Antifragile: Surviving vs. Thriving as a Mortgage Lender in the Digital Mortgage Era
If the last few months have taught folks in the mortgage lending industry anything, it is that change happens fast.
Lenders were hit with an unprecedented set of circumstances which forced them to adapt, QUICKLY.
Rewind to January when mortgage lenders were grappling with how best to take advantage of low rates and a strong job market. Now, some lenders are barely staying afloat and just focusing on riding it out and surviving. There are a lot of factors that contribute to whether a lender is going to thrive or just survive, and I’m sure there have been a ton of “hindsight is 20/20” conversations happening, but how can the industry actually use this event to improve outcomes moving forward?

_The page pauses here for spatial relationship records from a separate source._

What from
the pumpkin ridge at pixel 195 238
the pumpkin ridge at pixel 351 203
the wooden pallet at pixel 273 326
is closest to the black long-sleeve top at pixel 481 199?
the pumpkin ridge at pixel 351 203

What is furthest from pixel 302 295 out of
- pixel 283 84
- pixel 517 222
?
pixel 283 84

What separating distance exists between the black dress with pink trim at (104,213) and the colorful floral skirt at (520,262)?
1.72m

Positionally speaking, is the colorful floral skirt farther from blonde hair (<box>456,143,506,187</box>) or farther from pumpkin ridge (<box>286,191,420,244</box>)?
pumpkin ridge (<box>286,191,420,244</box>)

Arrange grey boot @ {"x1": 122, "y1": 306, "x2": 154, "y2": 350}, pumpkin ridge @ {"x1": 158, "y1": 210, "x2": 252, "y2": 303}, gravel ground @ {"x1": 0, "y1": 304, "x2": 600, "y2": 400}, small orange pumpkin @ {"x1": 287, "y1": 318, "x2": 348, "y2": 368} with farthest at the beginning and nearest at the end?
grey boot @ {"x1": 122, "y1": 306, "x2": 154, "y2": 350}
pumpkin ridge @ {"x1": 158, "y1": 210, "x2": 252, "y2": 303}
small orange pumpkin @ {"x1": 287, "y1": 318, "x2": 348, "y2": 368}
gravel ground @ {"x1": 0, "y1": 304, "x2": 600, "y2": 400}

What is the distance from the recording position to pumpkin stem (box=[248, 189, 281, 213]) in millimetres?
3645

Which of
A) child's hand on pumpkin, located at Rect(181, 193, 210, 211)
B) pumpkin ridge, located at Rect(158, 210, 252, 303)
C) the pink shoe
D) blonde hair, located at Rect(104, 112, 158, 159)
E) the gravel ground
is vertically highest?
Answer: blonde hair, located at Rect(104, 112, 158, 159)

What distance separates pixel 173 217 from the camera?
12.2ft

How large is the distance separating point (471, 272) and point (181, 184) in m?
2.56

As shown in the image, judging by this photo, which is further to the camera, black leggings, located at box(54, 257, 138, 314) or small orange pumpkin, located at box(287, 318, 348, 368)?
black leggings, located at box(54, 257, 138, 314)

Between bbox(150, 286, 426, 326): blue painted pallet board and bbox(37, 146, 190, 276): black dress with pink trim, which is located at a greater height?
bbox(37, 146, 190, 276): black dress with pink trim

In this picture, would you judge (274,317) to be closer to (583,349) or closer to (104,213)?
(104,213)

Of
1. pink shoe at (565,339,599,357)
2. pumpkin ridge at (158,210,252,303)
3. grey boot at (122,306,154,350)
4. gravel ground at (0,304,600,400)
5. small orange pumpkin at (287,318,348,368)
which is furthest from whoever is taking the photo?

Setting yourself up for success starts with making your organization antifragile.
Coined by author Nassim Nicholas Taleb, Antifragility is a “property of systems that increase in capability to thrive as a result of stressors, shocks, volatility, noise, mistakes, faults, attacks, or failures.”
What this means is that stress (change) makes you better not worse. Just like when we lift weights and damage our muscles to eventually build them stronger.
We’ve seen this happening in spades over the past few months. The mortgage lenders who could handle the stress, and keep loans moving despite the challenges of Covid-19, were actually able to win more business and GAIN market share, not lose it. Borrowers who have been pursuing a loan with a lender who couldn’t adapt (i.e. the loan is stuck in their pipeline), will likely switch to a lender where the loans are moving more efficiently.
Lenders that were already investing in a digital mortgage experience across the entire organization and partnering with modern technology vendors could react with more confidence and speed, compared to lenders that had never even experimented with digital closings before, for example.
Reggora has also seen this play out within the appraisal space. We’ve found that our clients who have embraced tech and innovation have thrived compared to lenders who are still stuck using legacy platforms that can’t adapt to the changing situation as quickly. Reggora was able to accommodate the Covid-19 related appraisal flexibilities and had a virtual inspection tool ready to go right away to reflect the new demands created by social distancing. Our customers’ pipelines didn’t get clogged up from appraisals, and one lender who had implemented right before the pandemic said, “We could not have added Reggora at a better time with the refi boom. It was amazing. I don’t know if we could have gotten all of the orders in and accepted without it.”
Lesson learned right?
Unfortunately (or fortunately) this isn’t a “ you live and you learn” type of scenario, it’s really just getting started. If anything, Covid-19 has accelerated the Digital Mortgage transformation and has made technology changes more important than ever.
First we saw remote online notarization legislation get expedited, and now the genie is out of the bottle.
I can pretty confidently say that we are going to see a dramatic acceleration in appraisal modernization over the next few years. This is probably true across the industry as well as in other segments.
Over the next 2-3 years (and maybe even sooner) there is going to be a clear differentiation between the Thrivers (lenders who work with the best in class, agile, modern technology providers) and the Survivors (those who work with big legacy vendors and let inertia stifle their customer journey).
No one knows exactly what the future is going to look like, but by making your organization antifragile through working with agile partners, any lender can Thrive in the digital mortgage era.
Are your vendors continuously improving their product?
Do you trust them to have the vision and capacity to keep up with the future of mortgage?
Will they still be around when the future is here?
These are the questions that the Thrivers sleep well with at night, knowing that the answer is yes.